§ **Task brief**
Translate into Spanish this sentence from the passage on ketorolac and rocuronium injection: "These results render causes associated with pH or osmolality unlikely."

§ **Reading passage**

The major finding of this study was that 1) ketorolac with venous occlusion, significantly reduced the incidence of rocuronium-induced withdrawal movements, from 74.3% in the placebo group to 40% in the ketorolac group, which was similar to the 34.3% after lidocaine and 2) the combination of lidocaine and ketorolac was more efficacious in decreasing the incidence of withdrawal movements during the injection of rocuronium than either treatment alone (8.6% versus 40% or 34.3%).
The mechanism of rocuronium-induced pain remains obscure, although various theories have been postulated. These include direct activation of nociceptors by the low pH or nonphysiological osmolality, or activation via the local release of endogenous mediators such as kinin [1
]. However, Borgeat and Kwiatkowski [14
] showed that patients, who received normal saline adjusted to pH 4.0, reported no pain. Tuncali et al. [15
] showed that undiluted (10 mg/ml) rocuronium caused significant pain on injection compared to diluted preparations (1 or 0.5 mg/ml), although the osmolality of both preparations did not differ significantly. These results render causes associated with pH or osmolality unlikely. Instead, an enzymatic cascade, possibly the local kinin cascade triggered by kininogen, is suspected of being the likely mechanism. According to Borgeat and Kwiatkowski [14
], the nature of the pain with rocuronium (eg, immediate, short-duration pain with a marked decrease in severity with repeated administration) probably reflects a direct irritant effect on the kinin cascade. These characteristics of rocuronium injection pain are similar to the characteristics of pain induced by the intravenous injection of propofol. Therefore, mediators that are related to the pain induced by propofol injections may also be involved in the pain associated with rocuronium injection [14
]. Huang et al. [12
] demonstrated that pretreatment with 10 mg ketorolac with venous occlusion for 2 min reduced the propofol injection pain. They compared the retention time under venous occlusion and commented that sufficiently long venous occlusion (120 s, but not 30 or 60 s) played a significant role in reducing this pain. Therefore, we used the same dose of ketorolac and venous occlusion to hold the ketorolac within the vein for 2 min, allowing time to inhibit the kinin cascade peripherally. We drew a similar conclusion: ketorolac pretreatment alleviated withdrawal movements during rocuronium injection. Therefore, the reduction in withdrawal movements that we observed could also be the result of a local peripheral action via inhibition of the kinin cascade through the cyclooxygenase pathway. Indeed, experimental data suggest that ketorolac produces analgesia, mainly peripherally, by reducing sensitizing prostaglandins [17
], although some NSAIDs also have a central action [19
Ketorolac improved the tourniquet tolerance and quality of postoperative analgesia when it was combined with lidocaine as intravenous regional anesthesia [20
]. Studies indicate that 20 mg of ketorolac is effective in intravenous regional anesthesia without adverse effects, implying that a larger dose may increase the risk of local complications [21
]. We used 10 mg of ketorolac with the venous occlusion technique and no localized complications, such as pain, edema, wheal, inflammation, or hematoma were observed at the injection site within 24 hours, postoperatively.

§ **Data section**
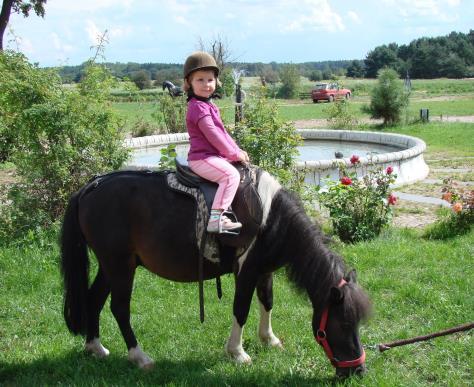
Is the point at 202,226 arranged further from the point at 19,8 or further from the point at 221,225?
the point at 19,8

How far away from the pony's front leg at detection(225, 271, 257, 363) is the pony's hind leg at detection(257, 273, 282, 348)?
26 centimetres

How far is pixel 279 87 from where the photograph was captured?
49.6 meters

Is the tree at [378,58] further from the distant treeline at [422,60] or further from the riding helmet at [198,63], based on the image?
the riding helmet at [198,63]

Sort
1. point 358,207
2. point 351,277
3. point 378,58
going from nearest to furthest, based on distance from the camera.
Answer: point 351,277 < point 358,207 < point 378,58

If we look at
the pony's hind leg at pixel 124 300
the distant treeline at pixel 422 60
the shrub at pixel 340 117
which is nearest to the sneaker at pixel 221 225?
the pony's hind leg at pixel 124 300

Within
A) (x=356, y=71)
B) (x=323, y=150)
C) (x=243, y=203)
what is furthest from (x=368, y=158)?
(x=356, y=71)

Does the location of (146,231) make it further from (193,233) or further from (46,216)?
(46,216)

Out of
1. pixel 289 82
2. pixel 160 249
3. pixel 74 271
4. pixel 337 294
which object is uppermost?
pixel 289 82

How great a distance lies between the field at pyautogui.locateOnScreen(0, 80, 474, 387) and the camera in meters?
3.82

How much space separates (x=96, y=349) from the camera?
430 centimetres

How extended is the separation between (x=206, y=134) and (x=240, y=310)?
4.35ft

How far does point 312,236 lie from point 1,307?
328 cm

§ **Response to this exercise**
Estos resultados hacen improbables las causas asociadas con el pH o la osmolalidad.